Alif membalas senyum Giwa dengan ketulusan yang masih tersisa di hatinya. Keduanya berpelukan. 
"Semua atas izin Allah, Wa...nah, adzan tuh, yuk!" Alif mengajak Giwa menuju ke tempat wudhu.

Selesai shalat Isya, Giwa dikagetkan oleh sebuah panggilan dari handphone yang berada di saku celananya. Giwa segera mundur dari shaf dan mengangkat panggilan yang masuk, berharap dari Indri. Siapa tahu dia sudah membaca suratnya.

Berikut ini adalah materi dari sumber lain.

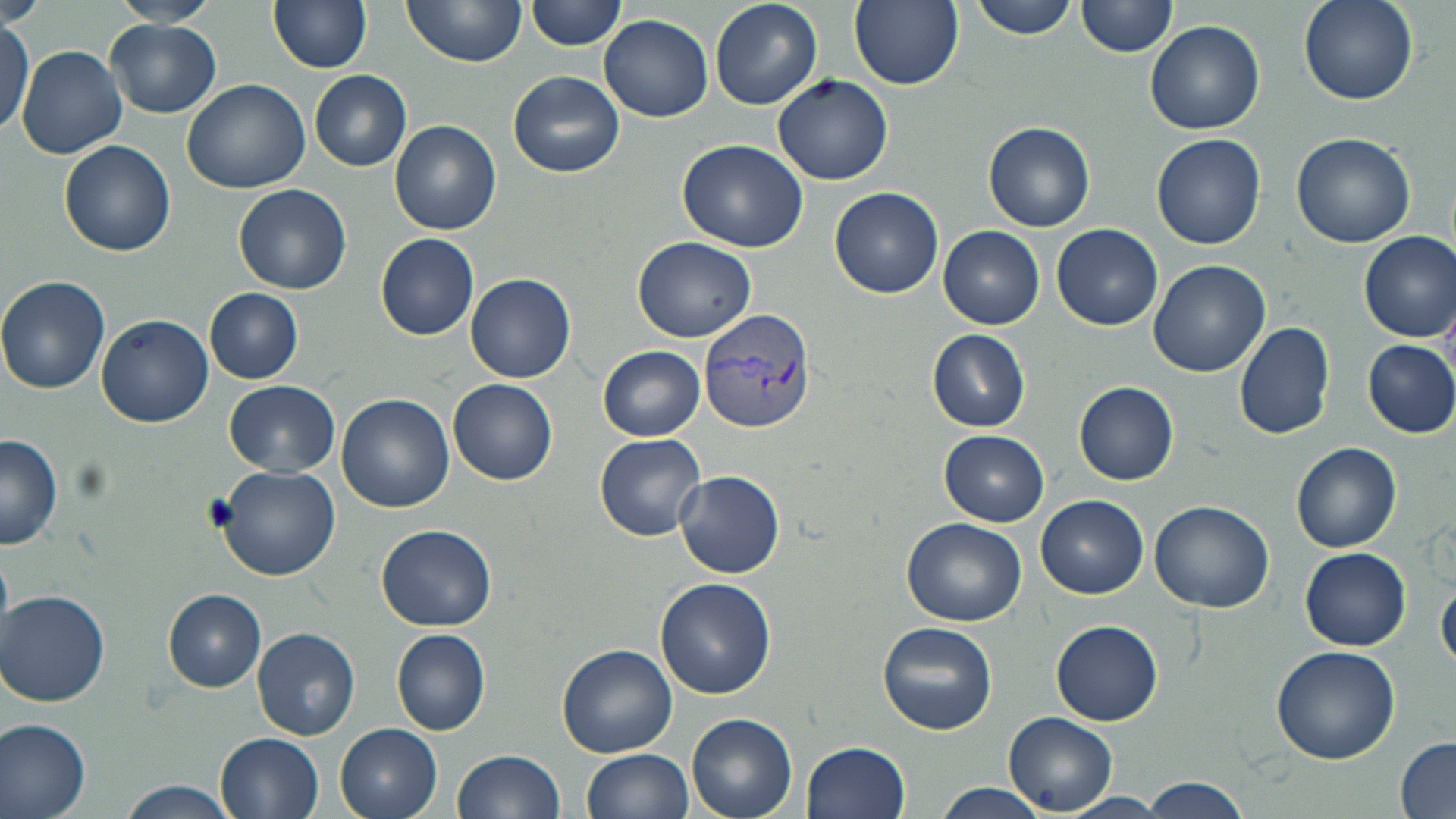

Plasmodium vivax.

Summary:
  - Coordinate format: approximate bounding boxes as [x1, y1, x2, y2] in pixels
  - Plasmodium vivax-infected red blood cell locations: [699, 307, 815, 433]
  - Uninfected red blood cell locations: [0, 0, 43, 27], [110, 0, 221, 27], [269, 0, 373, 72], [404, 0, 527, 67], [527, 0, 626, 51], [709, 0, 823, 110], [849, 0, 964, 90], [970, 0, 1083, 41], [1078, 0, 1177, 58], [1296, 0, 1416, 105], [600, 15, 714, 123], [106, 18, 221, 117], [1, 20, 33, 137], [1144, 20, 1265, 134], [18, 45, 127, 160], [508, 69, 626, 179], [311, 71, 411, 171], [773, 74, 893, 186], [181, 78, 313, 194], [390, 121, 500, 235], [984, 121, 1095, 232], [1290, 131, 1417, 248], [1152, 133, 1265, 250], [677, 139, 807, 252], [59, 141, 176, 256], [233, 184, 352, 296], [830, 186, 942, 297], [1051, 222, 1163, 331], [938, 225, 1044, 328], [1358, 232, 1456, 341], [376, 234, 479, 339], [632, 236, 756, 344], [1148, 260, 1270, 379], [465, 274, 576, 382], [0, 276, 110, 395], [204, 287, 305, 383], [96, 313, 214, 426], [1232, 322, 1335, 440], [927, 330, 1031, 432], [1360, 338, 1456, 438], [600, 346, 705, 440], [449, 379, 558, 486], [225, 381, 342, 478], [1075, 381, 1178, 486], [337, 394, 454, 512], [927, 430, 1044, 620], [938, 430, 1050, 526], [595, 432, 706, 541], [0, 434, 63, 549], [1292, 441, 1404, 552], [217, 466, 338, 579], [674, 469, 785, 579], [1037, 494, 1148, 599], [1148, 500, 1276, 613], [903, 517, 1027, 626], [377, 524, 495, 632], [1300, 548, 1412, 650], [1436, 576, 1456, 669], [656, 578, 777, 699], [163, 589, 267, 691], [1, 590, 110, 706], [1050, 618, 1164, 726], [877, 621, 997, 734], [253, 627, 360, 740], [391, 628, 490, 734], [555, 645, 678, 758], [1270, 646, 1401, 764], [1006, 712, 1117, 814], [686, 713, 798, 819], [0, 716, 91, 819], [335, 724, 444, 819], [216, 733, 324, 818], [1396, 737, 1456, 815], [803, 741, 912, 819], [584, 748, 694, 818], [452, 749, 565, 819], [1141, 777, 1251, 819], [117, 780, 238, 819], [932, 782, 1050, 819], [1061, 793, 1173, 818]
  - Image size: 1456×819 pixels
  - Field of view: one of a larger specimen
  - Preparation: thin blood smear
  - Magnification: 1000x
  - Modality: optical microscopy
  - Stain: May-Grünwald-Giemsa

"Assalamu'alaikum, Giwa! Tolong ya, jam 8 malam saya tunggu. Penting!"
"Saya usahakan ya Pak"

Giwa menghampiri Alif yang masih melafazkan dzikir seusai shalat Isya tadi.
"Bang, maaf, boleh aku pamit sekarang?"
"Lho, kok buru-buru?"
"Iya, Bang, bos-ku sedang di Jakarta sekarang. Tadi telpon nyuruh aku datang ke rumahnya, penting katanya."
"Ohya sampai lupa, Abang kan belum cerita tentang ta'aruf besok ya? Semoga besok ta'arufnya sukses ya Bang! Kalau sudah yakin langsung saja disegerakan!" Giwa menepuk pundak Alif seolah ingin meneguhkan pendirian Alif yang sudah tiga kali gagal ta'aruf itu.

Perih. Andai Giwa tahu apa yang sudah terjadi. Bagaimana besok?

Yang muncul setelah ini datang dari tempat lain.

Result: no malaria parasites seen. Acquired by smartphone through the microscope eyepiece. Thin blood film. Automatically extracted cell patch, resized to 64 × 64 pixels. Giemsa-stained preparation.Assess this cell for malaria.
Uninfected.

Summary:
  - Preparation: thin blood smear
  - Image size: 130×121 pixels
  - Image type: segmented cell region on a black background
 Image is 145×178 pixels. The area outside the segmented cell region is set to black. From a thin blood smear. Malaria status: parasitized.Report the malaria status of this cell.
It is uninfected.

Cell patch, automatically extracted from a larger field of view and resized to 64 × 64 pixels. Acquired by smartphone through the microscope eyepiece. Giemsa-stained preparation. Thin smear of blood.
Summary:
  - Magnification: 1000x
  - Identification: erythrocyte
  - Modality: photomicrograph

"Kamu mau naik apa kesana, Wa?"
"Naik ojek ajalah Bang, macet kalau naik angkot"
"Pakelah motorku,Wa!"
"Nggak usah, Bang! Abang, pulangnya nanti gimana?"
"Abang mau tetap disini. Tadi sebelum kamu datang, ada anak BEM yang baru, mereka mau konsultasi soal kegiatan tahunan katanya. Yaudah bagus kan? Lagian juga motor nganggur buat apa."
"Beneran nih Bang?"
"Iyalah Wa, asal tau aja ya, pulang bensin full ya!" Tawa Alif membuat suasana menjadi cair.
"Siiplah Bang, sekalian nanti aku kasih voucher gratis  ke Petronas, mau?"
"Catet yah, janji lho!"
"Iya Bang, pamit yah, Assalamu'alaikum!" Giwa meninggalkan Alif menuju Cinere. Rumah Pak Darwis dan tentunya rumah dimana Almira berada.

Alif terdiam.
Tidak ada pilihan lain. Kisah cinta segitiga ini harus diluruskan. Bukan urusan sepele.
Apa yang akan dikatakan oleh guru ngajinya nanti jika tiba-tiba dia membatalkan ta'arufnya kali ini. Belum bertemu sudah membatalkan. Apalah nanti persepsi Sang Murabbi?

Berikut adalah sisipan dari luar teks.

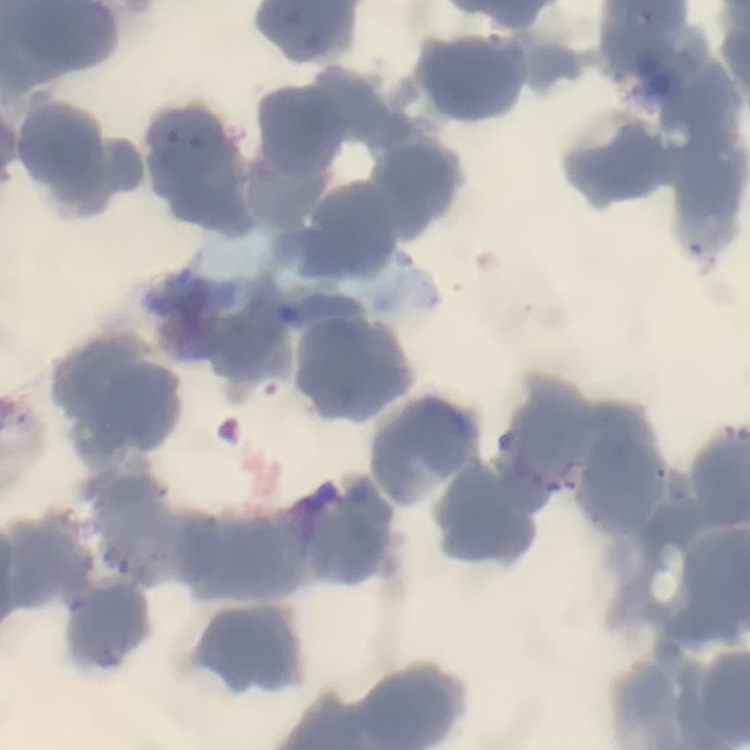

Summary:
  - Red blood cell morphology: rouleaux formation
  - Image type: square crop of a larger photomicrograph
  - Stain: Field's or Giemsa
  - Preparation: thin blood film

"Mungkin aku akan dicap sebagai pemuda tidak tahu diri. Menolak wanita berkali-kali. Tapi tidak mungkin juga aku membiarkan misteri ini terungkap. Malu lah, nanti disangka apa aku ini? Jatuh cinta pada pinangan orang. Aku juga tidak mungkin membuat Indri menjadi bingung pada keputusannya. Wanita tidak bisa diandalkan kalau masalah perasaan. Bisa apa dia? Menolak ta'aruf besok? Tidak mungkin!"

Diambilnya handphone dari saku baju kemeja kotak-kotak biru yang dikenakannya itu.

"Maaf, Bang, sekali lagi saya minta maaf" Alif memberanikan diri menelpon Sang Murrabbi.

"Lif, sepertinya kamu perlu dirukyah!" Jawab guru ngajinya singkat.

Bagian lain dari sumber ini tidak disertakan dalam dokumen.